WORK TO BE COMPLETED: Reproduce the part of the Pulp API MCP server text below that opens with the words "The Secret Sauce: What" and closes with "talk about them.", swapping "manual" for "guidebook".
---------- PAGE EXCERPT
Gather 'round, because I've got a cool project to tell you about – something I've been tinkering with that brings our beloved Pulp API into the wild west of LLMs. Imagine being able to chat with an AI, asking it to list your repos, upload content, or maybe even publish a new version, all by just typing out what you want. That's been the dream I've been chasing!

I've been building a Model Context Protocol (MCP) server that lets a user interact with an LLM (Large Language Model) directly, and here's the kicker: this MCP server was specifically designed to talk to the Pulp API! How cool is that?

Let's break down the ingredients of this digital stew:

The Secret Sauce: What Made This Possible

First, a quick intro to the tech I wrangled:

  • Model Context Protocol (MCP): So, imagine LLMs are super smart but need a manual to interact with the world outside their brain. MCP is that manual. It's a fancy way to let LLMs know about "resources" (like, "hey, here's what a repository looks like in Pulp") and "tools" (like, "you can use this 'create_repo' tool to make a new one!"). This structured chat helps the AI actually do things, not just talk about them.
--------------------
---------- EXTRACTED ENTRIES
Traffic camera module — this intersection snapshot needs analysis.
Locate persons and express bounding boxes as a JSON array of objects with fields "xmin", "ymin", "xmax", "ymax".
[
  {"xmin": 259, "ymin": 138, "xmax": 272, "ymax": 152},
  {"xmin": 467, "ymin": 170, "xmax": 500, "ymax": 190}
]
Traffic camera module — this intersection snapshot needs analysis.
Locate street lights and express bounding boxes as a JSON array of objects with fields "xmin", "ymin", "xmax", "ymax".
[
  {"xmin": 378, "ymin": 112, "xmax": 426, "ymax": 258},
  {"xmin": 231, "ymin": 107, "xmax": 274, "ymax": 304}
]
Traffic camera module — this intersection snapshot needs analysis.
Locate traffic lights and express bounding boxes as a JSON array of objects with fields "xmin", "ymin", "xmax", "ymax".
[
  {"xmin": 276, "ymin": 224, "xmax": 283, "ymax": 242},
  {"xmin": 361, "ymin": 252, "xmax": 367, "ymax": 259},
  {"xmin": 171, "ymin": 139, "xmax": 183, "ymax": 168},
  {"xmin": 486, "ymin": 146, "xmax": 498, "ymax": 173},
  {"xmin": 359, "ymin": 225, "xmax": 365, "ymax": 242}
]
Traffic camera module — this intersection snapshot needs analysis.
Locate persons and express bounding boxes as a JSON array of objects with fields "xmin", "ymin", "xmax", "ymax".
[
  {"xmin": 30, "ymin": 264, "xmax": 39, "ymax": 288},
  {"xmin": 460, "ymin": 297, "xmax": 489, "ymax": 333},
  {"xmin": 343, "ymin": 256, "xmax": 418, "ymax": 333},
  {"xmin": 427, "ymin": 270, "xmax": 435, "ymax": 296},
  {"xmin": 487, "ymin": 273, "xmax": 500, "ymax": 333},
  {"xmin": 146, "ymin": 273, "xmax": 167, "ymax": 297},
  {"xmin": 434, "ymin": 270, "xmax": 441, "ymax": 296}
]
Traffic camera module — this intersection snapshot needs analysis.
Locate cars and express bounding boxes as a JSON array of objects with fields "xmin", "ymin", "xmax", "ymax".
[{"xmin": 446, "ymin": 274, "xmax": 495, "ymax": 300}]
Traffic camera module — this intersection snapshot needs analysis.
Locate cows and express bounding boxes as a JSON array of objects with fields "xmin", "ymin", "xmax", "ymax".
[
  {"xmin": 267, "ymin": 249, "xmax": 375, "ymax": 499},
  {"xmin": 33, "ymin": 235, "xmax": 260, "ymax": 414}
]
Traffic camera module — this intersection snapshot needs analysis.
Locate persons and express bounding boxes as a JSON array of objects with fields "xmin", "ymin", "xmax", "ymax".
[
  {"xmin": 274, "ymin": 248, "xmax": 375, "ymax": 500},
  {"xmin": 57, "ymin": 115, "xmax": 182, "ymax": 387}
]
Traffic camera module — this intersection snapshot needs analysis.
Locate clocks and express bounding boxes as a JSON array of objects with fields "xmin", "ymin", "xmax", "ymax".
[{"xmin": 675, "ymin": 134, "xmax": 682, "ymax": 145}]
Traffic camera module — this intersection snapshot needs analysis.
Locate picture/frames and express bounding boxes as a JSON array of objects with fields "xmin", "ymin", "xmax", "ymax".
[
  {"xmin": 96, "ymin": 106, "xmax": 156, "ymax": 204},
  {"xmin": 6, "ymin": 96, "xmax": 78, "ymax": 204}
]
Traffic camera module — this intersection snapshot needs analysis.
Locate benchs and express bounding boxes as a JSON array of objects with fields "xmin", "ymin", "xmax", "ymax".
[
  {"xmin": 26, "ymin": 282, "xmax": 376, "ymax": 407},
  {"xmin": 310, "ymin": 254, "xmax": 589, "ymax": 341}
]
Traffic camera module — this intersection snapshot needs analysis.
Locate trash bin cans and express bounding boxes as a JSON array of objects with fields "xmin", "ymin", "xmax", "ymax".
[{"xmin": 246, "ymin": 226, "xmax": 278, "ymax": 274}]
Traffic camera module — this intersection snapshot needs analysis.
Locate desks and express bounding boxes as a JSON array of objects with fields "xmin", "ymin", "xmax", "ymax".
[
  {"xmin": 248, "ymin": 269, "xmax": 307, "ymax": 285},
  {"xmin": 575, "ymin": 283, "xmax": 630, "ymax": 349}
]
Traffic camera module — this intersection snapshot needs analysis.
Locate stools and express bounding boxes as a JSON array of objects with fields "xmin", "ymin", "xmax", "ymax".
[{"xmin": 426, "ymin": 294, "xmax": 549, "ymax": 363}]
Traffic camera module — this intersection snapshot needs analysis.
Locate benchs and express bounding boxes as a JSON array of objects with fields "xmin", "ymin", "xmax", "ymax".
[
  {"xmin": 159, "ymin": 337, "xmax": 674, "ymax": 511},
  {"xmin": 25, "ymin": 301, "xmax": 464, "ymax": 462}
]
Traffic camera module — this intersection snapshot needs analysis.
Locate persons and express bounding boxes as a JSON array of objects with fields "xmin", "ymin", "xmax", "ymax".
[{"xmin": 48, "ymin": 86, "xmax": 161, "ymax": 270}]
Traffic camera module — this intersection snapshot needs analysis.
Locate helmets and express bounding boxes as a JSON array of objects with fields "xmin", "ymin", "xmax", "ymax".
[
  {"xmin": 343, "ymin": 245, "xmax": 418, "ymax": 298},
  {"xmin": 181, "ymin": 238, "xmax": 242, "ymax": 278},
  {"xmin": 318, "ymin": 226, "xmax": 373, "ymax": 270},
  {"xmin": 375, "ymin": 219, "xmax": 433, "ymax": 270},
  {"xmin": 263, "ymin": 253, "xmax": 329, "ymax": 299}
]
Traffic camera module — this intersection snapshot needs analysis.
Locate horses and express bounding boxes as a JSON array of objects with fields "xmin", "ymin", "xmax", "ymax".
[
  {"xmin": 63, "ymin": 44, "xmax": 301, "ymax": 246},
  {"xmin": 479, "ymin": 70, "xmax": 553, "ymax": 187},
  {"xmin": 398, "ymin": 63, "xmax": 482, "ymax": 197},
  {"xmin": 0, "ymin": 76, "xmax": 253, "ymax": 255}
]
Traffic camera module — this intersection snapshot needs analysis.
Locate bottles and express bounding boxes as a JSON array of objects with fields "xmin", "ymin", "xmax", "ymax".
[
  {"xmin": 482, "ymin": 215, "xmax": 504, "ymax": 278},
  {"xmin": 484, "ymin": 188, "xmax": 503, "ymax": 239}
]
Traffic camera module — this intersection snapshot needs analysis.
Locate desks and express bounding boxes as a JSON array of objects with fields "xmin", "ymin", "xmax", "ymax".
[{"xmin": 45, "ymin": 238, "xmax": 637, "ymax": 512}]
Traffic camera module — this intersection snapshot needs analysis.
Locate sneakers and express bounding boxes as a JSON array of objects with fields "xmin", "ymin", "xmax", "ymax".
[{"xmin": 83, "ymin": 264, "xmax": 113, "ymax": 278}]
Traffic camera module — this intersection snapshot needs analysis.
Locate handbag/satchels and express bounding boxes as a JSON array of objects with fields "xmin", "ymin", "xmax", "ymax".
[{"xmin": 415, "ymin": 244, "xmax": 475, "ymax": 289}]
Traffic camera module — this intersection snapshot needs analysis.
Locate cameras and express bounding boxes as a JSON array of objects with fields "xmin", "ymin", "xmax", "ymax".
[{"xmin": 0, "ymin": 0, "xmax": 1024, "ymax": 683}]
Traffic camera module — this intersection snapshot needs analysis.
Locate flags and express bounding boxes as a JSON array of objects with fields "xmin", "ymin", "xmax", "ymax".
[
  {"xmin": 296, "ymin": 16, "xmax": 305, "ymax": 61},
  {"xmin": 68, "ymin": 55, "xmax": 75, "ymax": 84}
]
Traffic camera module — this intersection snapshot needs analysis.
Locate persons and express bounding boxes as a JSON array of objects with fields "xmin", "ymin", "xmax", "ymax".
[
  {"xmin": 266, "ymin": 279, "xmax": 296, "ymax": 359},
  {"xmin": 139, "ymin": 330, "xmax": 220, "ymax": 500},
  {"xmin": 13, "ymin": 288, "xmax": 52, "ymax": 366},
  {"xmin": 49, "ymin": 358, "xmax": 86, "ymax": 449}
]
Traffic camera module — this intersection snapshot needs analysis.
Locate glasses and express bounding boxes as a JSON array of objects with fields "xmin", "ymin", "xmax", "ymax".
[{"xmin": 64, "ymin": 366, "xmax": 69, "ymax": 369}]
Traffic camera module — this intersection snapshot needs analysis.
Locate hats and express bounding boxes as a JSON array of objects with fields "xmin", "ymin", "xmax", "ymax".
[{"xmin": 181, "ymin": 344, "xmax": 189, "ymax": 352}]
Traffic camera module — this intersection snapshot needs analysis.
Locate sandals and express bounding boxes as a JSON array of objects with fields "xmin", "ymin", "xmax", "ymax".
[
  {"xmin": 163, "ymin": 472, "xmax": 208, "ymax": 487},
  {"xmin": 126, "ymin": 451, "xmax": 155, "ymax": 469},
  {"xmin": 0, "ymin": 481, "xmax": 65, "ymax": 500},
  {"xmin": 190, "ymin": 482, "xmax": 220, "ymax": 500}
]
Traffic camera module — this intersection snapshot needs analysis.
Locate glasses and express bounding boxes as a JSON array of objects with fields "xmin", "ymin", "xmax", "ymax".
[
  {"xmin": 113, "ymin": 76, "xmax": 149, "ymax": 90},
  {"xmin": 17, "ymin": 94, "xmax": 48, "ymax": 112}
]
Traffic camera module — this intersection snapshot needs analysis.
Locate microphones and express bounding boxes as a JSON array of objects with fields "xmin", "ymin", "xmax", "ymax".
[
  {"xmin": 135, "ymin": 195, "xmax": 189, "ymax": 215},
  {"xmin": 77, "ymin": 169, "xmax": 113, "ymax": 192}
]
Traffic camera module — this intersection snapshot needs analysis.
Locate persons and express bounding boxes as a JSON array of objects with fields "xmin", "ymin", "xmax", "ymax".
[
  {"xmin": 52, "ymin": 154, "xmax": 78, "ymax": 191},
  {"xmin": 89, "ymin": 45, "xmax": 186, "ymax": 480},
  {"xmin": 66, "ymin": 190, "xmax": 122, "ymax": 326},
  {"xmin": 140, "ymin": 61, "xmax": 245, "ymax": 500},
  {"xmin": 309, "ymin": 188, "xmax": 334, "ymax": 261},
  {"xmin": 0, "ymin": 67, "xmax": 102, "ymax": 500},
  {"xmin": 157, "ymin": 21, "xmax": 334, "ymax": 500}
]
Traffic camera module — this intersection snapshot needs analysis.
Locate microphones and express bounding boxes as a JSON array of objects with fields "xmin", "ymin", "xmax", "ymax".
--------------------
RESULT OF THIS EXERCISE:
The Secret Sauce: What Made This Possible

First, a quick intro to the tech I wrangled:

  • Model Context Protocol (MCP): So, imagine LLMs are super smart but need a guidebook to interact with the world outside their brain. MCP is that guidebook. It's a fancy way to let LLMs know about "resources" (like, "hey, here's what a repository looks like in Pulp") and "tools" (like, "you can use this 'create_repo' tool to make a new one!"). This structured chat helps the AI actually do things, not just talk about them.